Understand how the deep data merge works

documentation posts saaru


The Deep Data Merge is what allows Saaru sites to access various metadata from other posts, including ways of organizing your posts.

Saaru also allows you to define your own systems of classification, such as tags or collections. Both are functionally similar, but you can choose to opt out of either or both by simply not including the tags or collections fields in your frontmatter per your choice.

Furthermore, Saaru also allows you to have arbitrary JSON Values injected in through the .saaru.json file, which can then be accessed by all templates - one use-case might be that you pull in some data from an API as a part of your build stage, store it in .saaru.json, and then use that content in the site.

All this information can be accessed during the rendering of any template. This is known as the Deep Data Merge.

Motivations

Each and every .md file has frontmatter, which it uses to store metadata such as the author name, date, title, description, and so on.

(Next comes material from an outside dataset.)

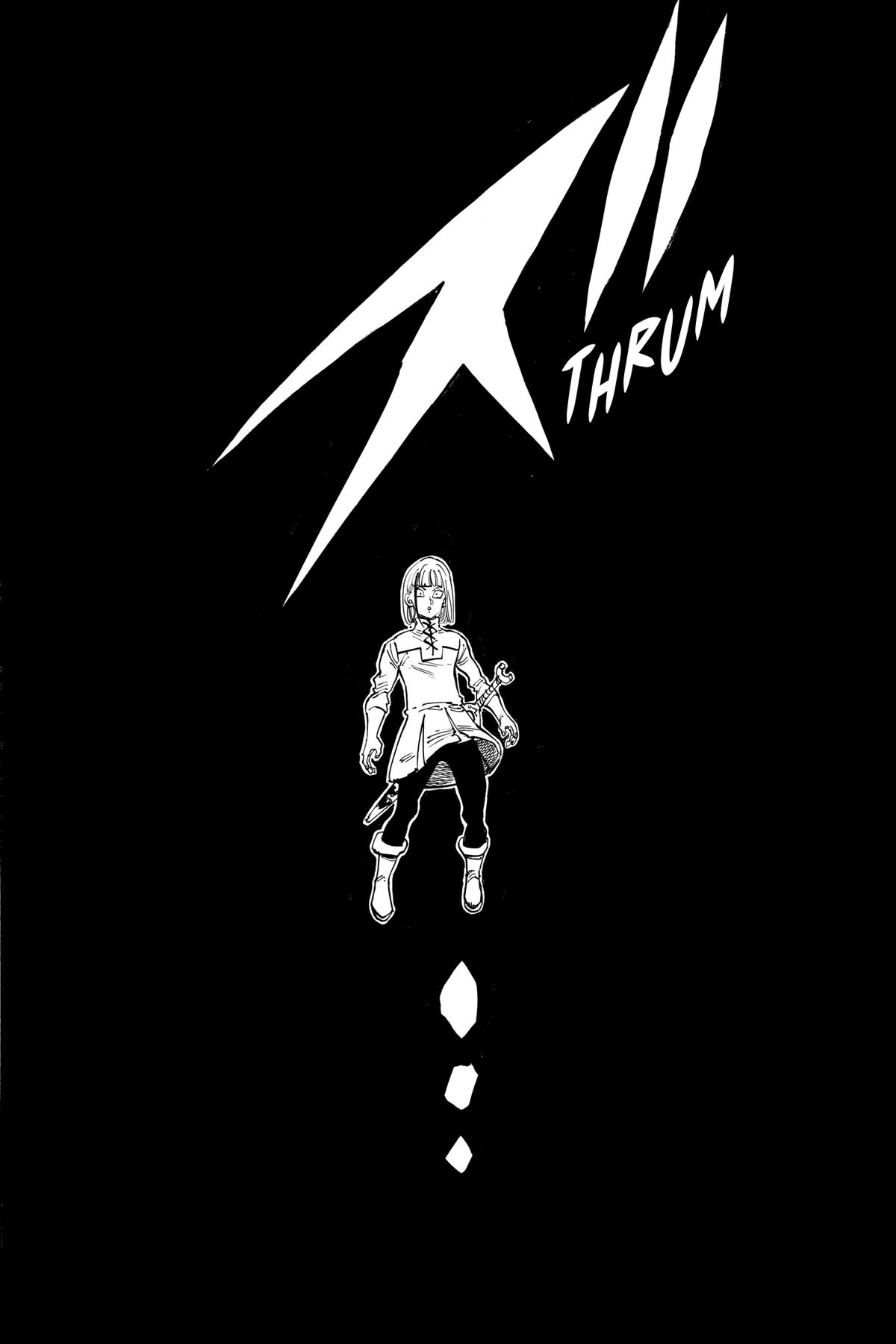 Read The Seven Deadly Sins - Four Knights of the Apocalypse Manga Online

Saaru also allows you to define your own systems of classification, such as tags or collections. Both are functionally similar, but you can choose to opt out of either or both by simply not including the tags or collections fields in your frontmatter per your choice.

---
title: something
description: something else
collections:
  - posts
tags:
  - computerscience
  - space
  - alphabet
---

The first pass of the SSG Renderer is a frontmatter pass, where inverted indices (think TF-IDF) of both collections and tags are created. These indices are then accessible in frontmatter such that one can easily generate an index page for every document present here.

Thus, our generated indices will look something like this ->

collection_map:
  - posts: [something]
tag_map:
  - computerscience: [something]
  - space: [something]
  - alphabet: [something]

It is also possible to auto-generate the tags pages such that lookups are possible on the basis of tags.

New Render Pipeline

In this architecture, there are two passes that go into rendering files - this is architectured to make the deep data merge possible.

  1. Frontmatter Pass -
    • Read every File in the source directory
    • Capture all the frontmatter in structs
    • Read all the Markdown Content and store it (but do not convert it to HTML) - this is so we don't need to read it again to save on I/O
    • Create all the indices/maps on the fly (collection_map, tag_map) at this point
    • Capture structure - HashMap<Path, AugmentedFrontmatter> where AugmentedFrontmatter has the frontmatter, read content markdown (and possibly later have live reload based on file changes)

By the end of the frontmatter pass, all collections and collection data must be satisfied, should any other template wish to read it

  1. Render Pass
    • Iterate through the entire hashmap, passing the collections available as a part of the context
    • Render the markdown present and write it to file
    • Now the entire set of templates has access to the data acquired in the merge.

The Frontmatter passed to every file

Every file gets the following frontmatter passed into it ->

let rendered_final_html = rendered_template
.render(context!(
      frontmatter => input_aug_frontmatter.frontmatter,
      postcontent => html_output,
      base => context!(
        tags => &self.tag_map,
        collections => &self.collection_map,
        json => &self.arguments.json_content
      )
      ))
.unwrap();

Feel free to use any of these in your pages!